「専門分野を持つ」という課題は棚上げしたまま、30代前半は、苦手な家事やわからないことだらけの子育てと正面対決していた。一つひとつ、調べたり、試したりしてクリアしていく中で、「この経験を仕事に換算せねば」という気持ちが生まれる。育児の記事、インテリアの記事などに自分が実体験で得た肌感覚を反映させていくのは、無理がないし、おもしろかった。専門分野は持てなくても、その時々で、同世代の人たちの困っていることや感心のあることに焦点をあてていけばいいんだ。「通ぶりたいミーハー」のまま、時代とともに進んでみよう。

やがて友人のピンチヒッターで、高畑好秀さん監修の子育てコーチングの本を、書かせていただく機会に恵まれた。
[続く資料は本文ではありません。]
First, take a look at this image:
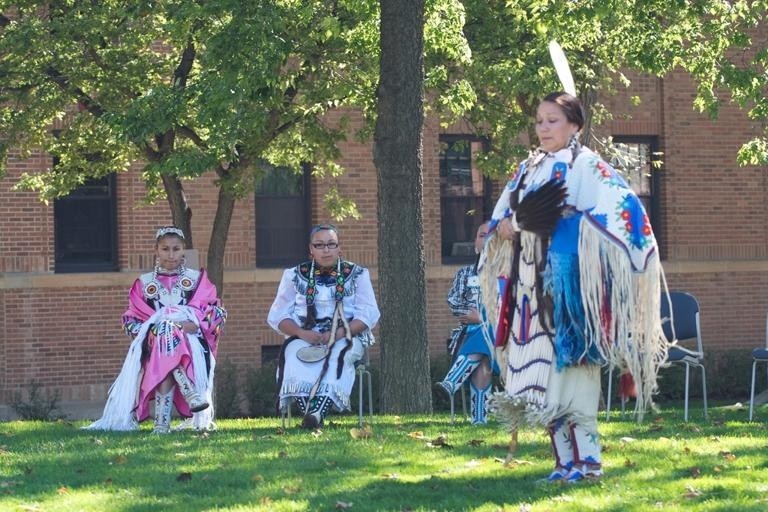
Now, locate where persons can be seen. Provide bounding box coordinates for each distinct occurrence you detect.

自分の育児にも大きな影響を与えてくれた本なのだが、編集担当さんは独身女性で、なんとなく趣味があいそうだなーと感じていた。「こんどは育児じゃない本もご一緒しませんか。“カフェで個展”をテーマにした本が作りたいんです」と話してみたところ、「いいですね!」と盛り上がり、自分でもびっくりするぐらいにスムーズに、企画を通してもらえたのだ。